A new class of investment vehicles may soon hit the market: The Capital Market Authority (CMA) published draft regulations (pdf) proposing to roll out Simplified Investment Funds (SIFs) in a bid to deepen and draw capital into the asset management industry. The proposed rules, part of the CMA’s broader push to diversify the Kingdom’s capital markets, will be open for public consultation on Istitlaa until Thursday, 6 November.
The pitch: SIFs will allow fund managers and unitholders to set their own contractual terms, including liquidation rules, unit classes, and reporting policies. The new fund structure is designed to cut costs and boost flexibility, explicitly modeled after Limited Partnership structures used globally, the regulator said in a separate statement.
Locally licensed managers will be allowed to offer SIF units only to institutional clients, while those holding an offshore securities business license may market them to non-resident foreigners, government entities, local banks, ins. firms and other qualified investors. Funds formed as special purpose entities would also be exempt from appointing a custodian.

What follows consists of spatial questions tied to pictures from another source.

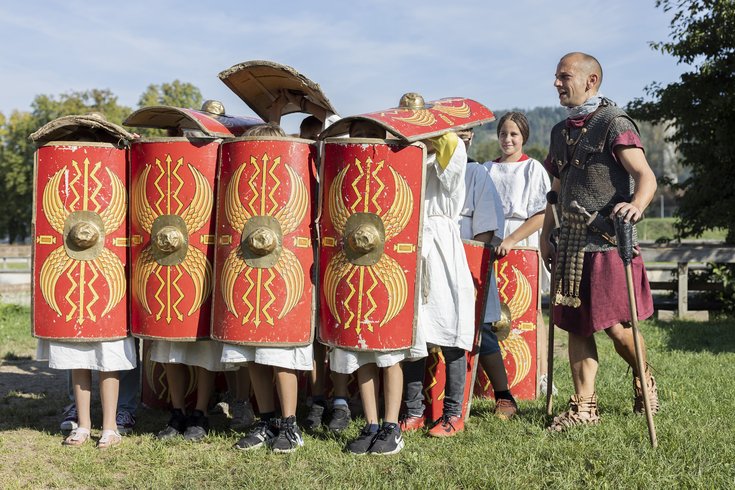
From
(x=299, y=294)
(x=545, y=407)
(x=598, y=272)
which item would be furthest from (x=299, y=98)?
(x=545, y=407)

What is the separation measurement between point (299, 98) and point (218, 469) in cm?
222

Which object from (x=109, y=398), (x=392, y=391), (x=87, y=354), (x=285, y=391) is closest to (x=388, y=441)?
(x=392, y=391)

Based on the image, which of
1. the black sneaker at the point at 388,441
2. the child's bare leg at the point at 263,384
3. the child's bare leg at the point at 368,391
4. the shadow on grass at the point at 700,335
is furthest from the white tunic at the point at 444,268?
the shadow on grass at the point at 700,335

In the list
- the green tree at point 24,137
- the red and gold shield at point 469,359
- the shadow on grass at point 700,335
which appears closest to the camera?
the red and gold shield at point 469,359

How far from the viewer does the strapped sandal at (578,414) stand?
4.30 metres

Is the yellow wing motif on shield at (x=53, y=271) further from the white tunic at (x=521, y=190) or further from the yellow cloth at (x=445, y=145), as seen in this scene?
the white tunic at (x=521, y=190)

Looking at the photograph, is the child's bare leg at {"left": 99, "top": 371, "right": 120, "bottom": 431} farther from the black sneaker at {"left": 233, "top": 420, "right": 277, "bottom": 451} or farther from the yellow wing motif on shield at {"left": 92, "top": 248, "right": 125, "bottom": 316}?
the black sneaker at {"left": 233, "top": 420, "right": 277, "bottom": 451}

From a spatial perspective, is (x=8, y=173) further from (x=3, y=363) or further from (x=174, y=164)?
(x=174, y=164)

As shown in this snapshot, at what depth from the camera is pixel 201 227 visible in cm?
426

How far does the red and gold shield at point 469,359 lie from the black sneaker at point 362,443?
69 centimetres

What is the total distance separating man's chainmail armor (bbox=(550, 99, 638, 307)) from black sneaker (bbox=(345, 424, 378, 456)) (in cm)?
123

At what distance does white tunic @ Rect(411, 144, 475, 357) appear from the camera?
424 cm

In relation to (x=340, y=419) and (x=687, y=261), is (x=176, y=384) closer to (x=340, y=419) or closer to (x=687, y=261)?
(x=340, y=419)

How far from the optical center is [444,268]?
14.0ft
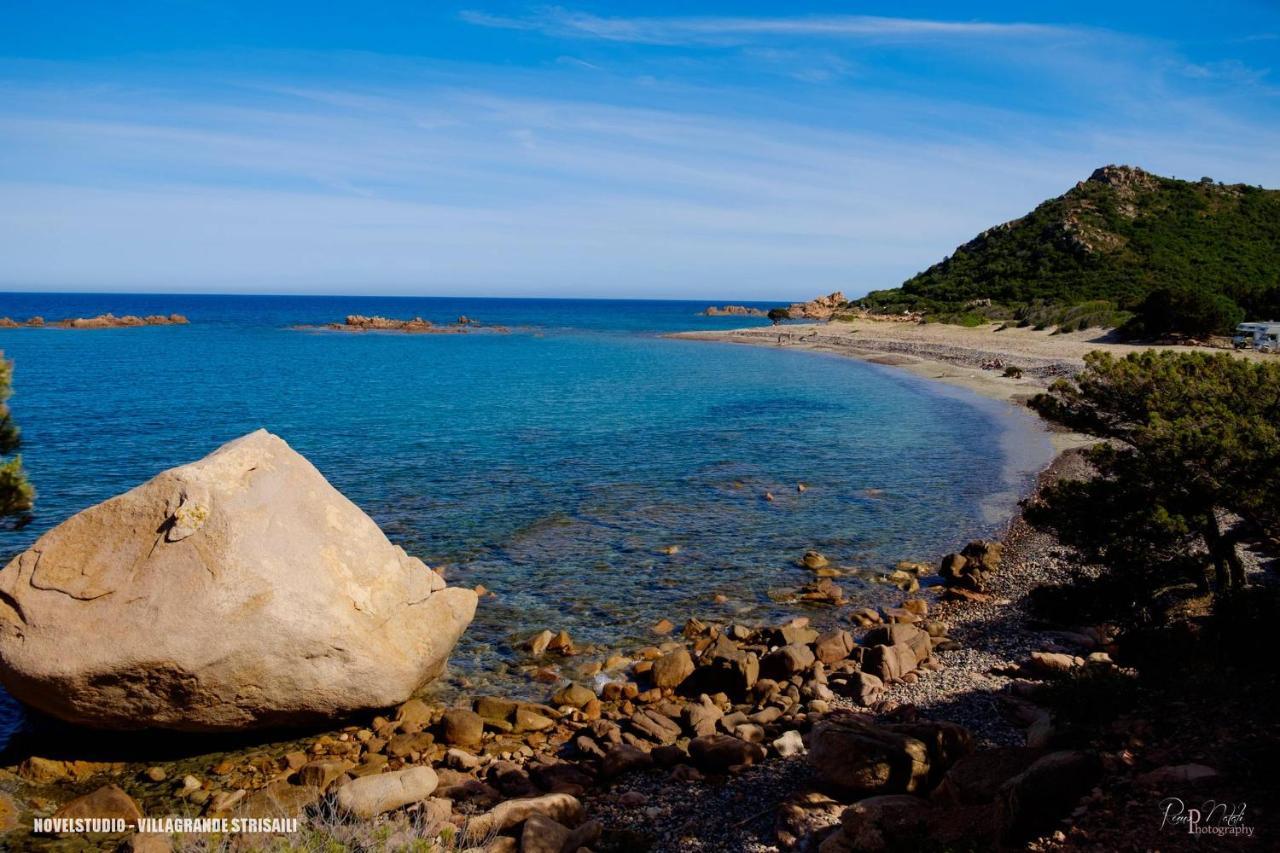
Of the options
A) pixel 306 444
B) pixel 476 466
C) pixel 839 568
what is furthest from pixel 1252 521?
pixel 306 444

The framework also introduces a new investor-protection mechanism, requiring managers to keep detailed registers of unitholders, maintain records for 10 years, and ensure independent audits of annual financial statements. Real estate exposure would be allowed only for funds run by offshore-licensed managers.
IN CONTEXT- The move builds on the CMA’s broader plan to align local regulation with global fund standards. The new regime complements the Offshore Securities Business License the CMA rolled out for consultation in June, which allows capital market institutions to offer securities services abroad and manage Saudi assets for international clients, cutting through red tape with lighter capital and operational requirements.
DATA POINT- The domestic asset management sector surpassed SAR 1 tn (USD 267 bn) in 2024, up nearly 21% y-o-y, with investment funds accounting for the bulk of the total, the press release said. S&P Global expects the industry’s AUM to climb to about USD 500 bn by 2030, up from USD 295 bn as of March, driven by regulatory reforms, broader product diversity, and easier market access.